Fabian Sheats is one of the Atlanta Police Department’s “Ten Most Wanted” criminals.
It took me a little more than a day to find him. But then again, I’m not as busy as the cops.
More truthfully, Sheats, who at 35 is ancient in the world of street hustling, is more like one of Atlanta's least wanted criminals — a lifelong screw-up facing middle age who says he's trying to make things right.
He is wanted for strong-arm robbery for allegedly pushing a clerk out of the way and grabbing a pile of cash from a convenience store on Joseph E. Boone Boulevard, the street that draws him to trouble like a moth to a flame.
The one-time dope peddler became infamous after his arrest in November 2006 kicked off a series of events that led to the death of Kathryn Johnston, the 92-year-old Atlanta woman who was shot to death in her living room by the APD's drug squad.
At the time, Sheats had been arrested on drug-selling charges three times in four months outside the same convenience store. After the third arrest, the cops, looking to land someone up the food chain, pressured him to give up his source.
The cops said he pointed at a home on nearby Neal Street, saying he saw a kilo of cocaine there. They, in turn, faked an investigation, got a fraudulent warrant to batter down the door, and two hours later an innocent old lady was dead.
The killing led to an intense scandal that landed three narcotics detectives in prison in 2009 and left the APD's reputation in tatters.
And this year, in August, the city designated a future green space in the northwest Atlanta neighborhood as the Kathryn Johnston Memorial Park.
I covered the whole ordeal for the AJC. And in 2010, I wrote about Sheats, a low-level drudge in the Atlanta crime world who kept cops and court officials busy.
Credit: AJC
In December 2006 he was released after the Johnston affair but was arrested twice in early 2007 with crack and pot. Even though judges tried to ratchet up his punishment, it seemed not to matter.
“He just continuously goes out to the same location and deals drugs,” an incredulous prosecutor told a judge in 2007. Sheats received a 10-year sentence, with 10 months to be served in prison, a slap on the wrist.
Then in January 2008, he was arrested at his familiar spot with pot. (Boone Boulevard was then Simpson Street.) He got five years’ probation, one to serve in prison. He disappeared but cops quickly found him at his favorite spot with some weed.
In August 2008, he was sentenced to 10 years, two to serve. The judge told him, “You need to get out of this business.”

#### [Exercise requirements]
A) Duplicate the stretch of the Fabian Sheats article from "The killing led" through "on the wrist.".
B) Using the Fabian Sheats article, say whether each statement agrees with it: (i) Sheats was 35 years old; (ii) Kathryn Johnston was 92 when she was shot; (iii) four narcotics detectives went to prison in 2009. Answer yes or no for each and quote the words that decide it.
C) Answer these questions from the Fabian Sheats article:
(i) What was Boone Boulevard called before?
(ii) What name did the city give the future green space in the northwest Atlanta neighborhood?
(iii) What sentence did Sheats receive in August 2008?
The data that comes next is not required.

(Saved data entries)
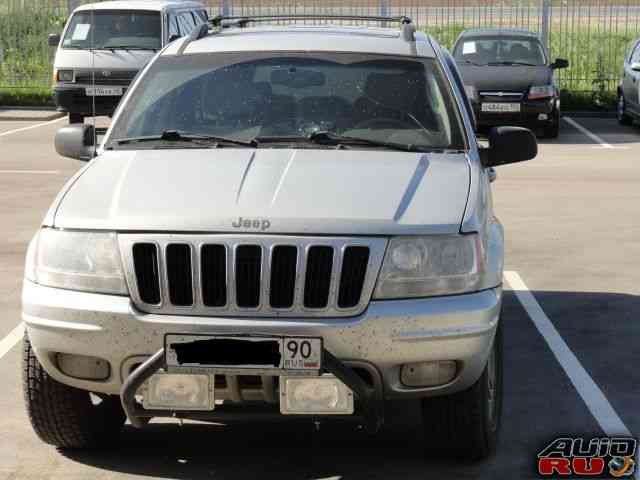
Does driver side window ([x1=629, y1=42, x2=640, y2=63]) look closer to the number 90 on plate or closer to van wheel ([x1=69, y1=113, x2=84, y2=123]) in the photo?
van wheel ([x1=69, y1=113, x2=84, y2=123])

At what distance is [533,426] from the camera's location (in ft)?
22.3

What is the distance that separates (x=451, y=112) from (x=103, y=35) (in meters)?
15.7

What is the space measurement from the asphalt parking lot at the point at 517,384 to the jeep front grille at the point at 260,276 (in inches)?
32.6

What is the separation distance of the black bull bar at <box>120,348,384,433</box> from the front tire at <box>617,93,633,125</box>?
18.5 m

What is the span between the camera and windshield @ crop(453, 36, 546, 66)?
22.8 m

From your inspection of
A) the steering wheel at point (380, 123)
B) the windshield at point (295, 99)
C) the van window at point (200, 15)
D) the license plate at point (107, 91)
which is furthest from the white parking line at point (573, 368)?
the van window at point (200, 15)

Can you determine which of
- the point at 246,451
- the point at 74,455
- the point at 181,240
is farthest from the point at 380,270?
the point at 74,455

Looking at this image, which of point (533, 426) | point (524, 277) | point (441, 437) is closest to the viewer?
point (441, 437)

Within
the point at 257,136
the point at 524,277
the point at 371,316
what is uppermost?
the point at 257,136

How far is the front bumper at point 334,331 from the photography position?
5559 millimetres

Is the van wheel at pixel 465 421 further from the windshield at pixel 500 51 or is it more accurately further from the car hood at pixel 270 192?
the windshield at pixel 500 51

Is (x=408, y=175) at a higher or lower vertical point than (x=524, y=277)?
higher

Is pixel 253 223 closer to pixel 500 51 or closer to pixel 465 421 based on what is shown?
pixel 465 421

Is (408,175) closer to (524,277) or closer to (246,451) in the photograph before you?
(246,451)
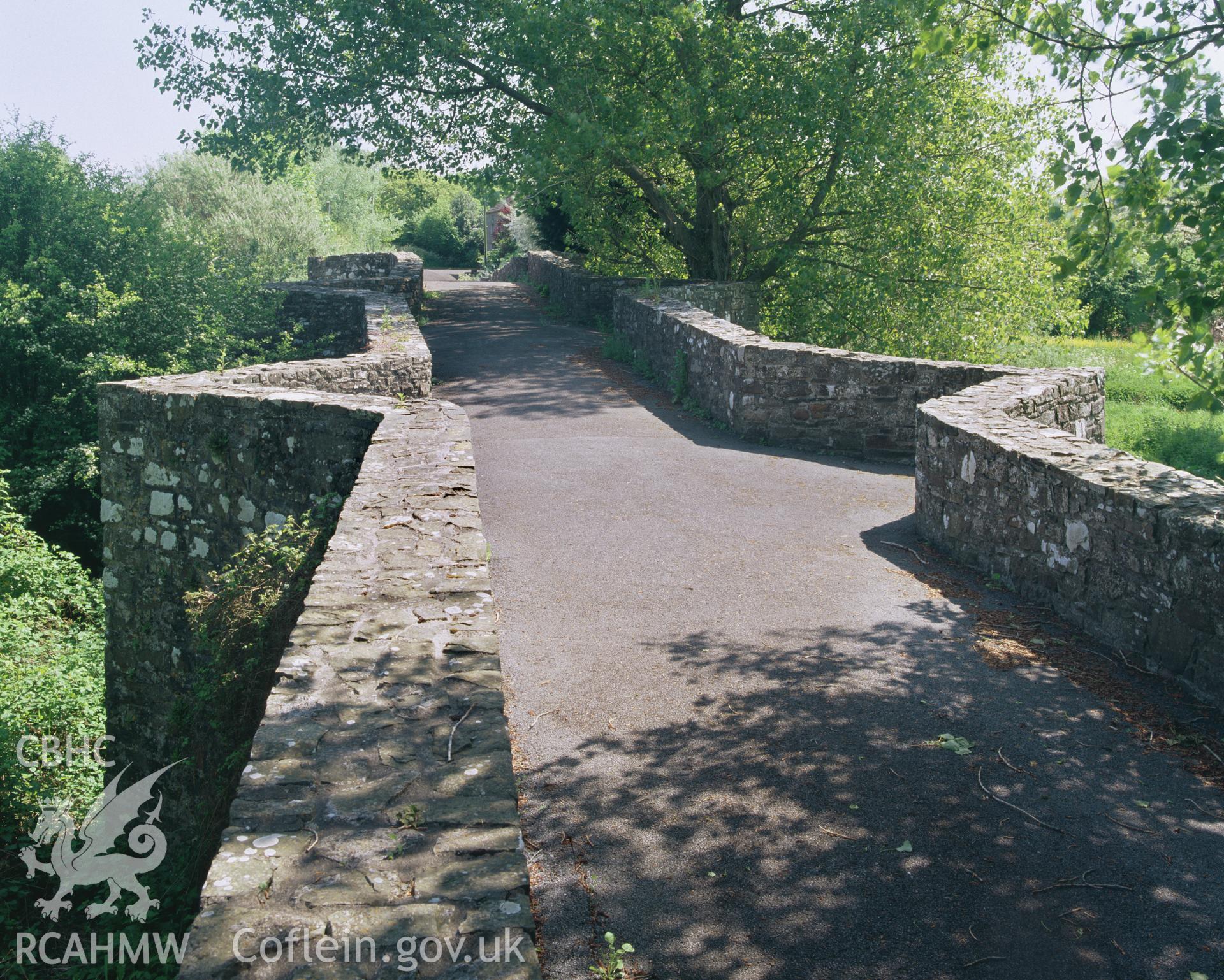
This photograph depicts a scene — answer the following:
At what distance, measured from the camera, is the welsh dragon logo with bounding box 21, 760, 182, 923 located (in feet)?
23.7

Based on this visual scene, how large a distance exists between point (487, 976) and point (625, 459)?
9110 mm

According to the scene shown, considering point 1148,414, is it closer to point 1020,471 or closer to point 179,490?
point 1020,471

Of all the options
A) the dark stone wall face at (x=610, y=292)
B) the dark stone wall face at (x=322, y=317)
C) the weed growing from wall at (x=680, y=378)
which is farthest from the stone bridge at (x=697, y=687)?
the dark stone wall face at (x=610, y=292)

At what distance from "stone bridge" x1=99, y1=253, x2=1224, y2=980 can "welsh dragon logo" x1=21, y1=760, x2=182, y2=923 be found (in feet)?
1.88

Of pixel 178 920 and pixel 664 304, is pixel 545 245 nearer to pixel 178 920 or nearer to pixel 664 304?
pixel 664 304

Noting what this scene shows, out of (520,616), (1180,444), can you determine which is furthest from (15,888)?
(1180,444)

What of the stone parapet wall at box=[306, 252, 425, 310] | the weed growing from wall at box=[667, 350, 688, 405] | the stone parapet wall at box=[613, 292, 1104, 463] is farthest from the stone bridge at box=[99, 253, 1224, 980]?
the stone parapet wall at box=[306, 252, 425, 310]

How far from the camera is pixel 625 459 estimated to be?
37.1 ft

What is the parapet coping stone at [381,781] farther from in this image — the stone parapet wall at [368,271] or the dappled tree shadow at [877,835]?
the stone parapet wall at [368,271]

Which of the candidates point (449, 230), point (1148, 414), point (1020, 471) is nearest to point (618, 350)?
point (1148, 414)

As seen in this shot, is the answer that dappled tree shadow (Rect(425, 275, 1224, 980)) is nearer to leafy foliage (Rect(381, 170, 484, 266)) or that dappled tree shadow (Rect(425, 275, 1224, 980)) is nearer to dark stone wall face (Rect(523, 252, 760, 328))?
dark stone wall face (Rect(523, 252, 760, 328))

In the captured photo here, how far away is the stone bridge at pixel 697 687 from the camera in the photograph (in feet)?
10.3

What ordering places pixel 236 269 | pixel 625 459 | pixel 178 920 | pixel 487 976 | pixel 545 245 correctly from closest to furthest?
pixel 487 976 < pixel 178 920 < pixel 625 459 < pixel 236 269 < pixel 545 245

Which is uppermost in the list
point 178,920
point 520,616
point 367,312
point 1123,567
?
point 367,312
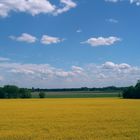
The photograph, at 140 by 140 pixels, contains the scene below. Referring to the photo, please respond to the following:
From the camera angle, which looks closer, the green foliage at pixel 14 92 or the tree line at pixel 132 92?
the tree line at pixel 132 92

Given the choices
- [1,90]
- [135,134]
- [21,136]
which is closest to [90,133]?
[135,134]

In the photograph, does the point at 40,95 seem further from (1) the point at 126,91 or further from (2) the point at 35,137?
(2) the point at 35,137

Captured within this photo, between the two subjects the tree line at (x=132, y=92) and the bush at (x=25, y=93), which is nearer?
the tree line at (x=132, y=92)

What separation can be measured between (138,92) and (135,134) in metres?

#### [Solution set]
A)
The killing led to an intense scandal that landed three narcotics detectives in prison in 2009 and left the APD's reputation in tatters.
And this year, in August, the city designated a future green space in the northwest Atlanta neighborhood as the Kathryn Johnston Memorial Park.
I covered the whole ordeal for the AJC. And in 2010, I wrote about Sheats, a low-level drudge in the Atlanta crime world who kept cops and court officials busy.
Credit: AJC
In December 2006 he was released after the Johnston affair but was arrested twice in early 2007 with crack and pot. Even though judges tried to ratchet up his punishment, it seemed not to matter.
“He just continuously goes out to the same location and deals drugs,” an incredulous prosecutor told a judge in 2007. Sheats received a 10-year sentence, with 10 months to be served in prison, a slap on the wrist.

B)
(i) Yes: "Sheats, who at 35 is ancient in the world of street hustling"
(ii) Yes: "the 92-year-old Atlanta woman who was shot to death in her living room"
(iii) No: "landed three narcotics detectives in prison in 2009"

C)
(i) Simpson Street
(ii) The Kathryn Johnston Memorial Park
(iii) 10 years, two to serve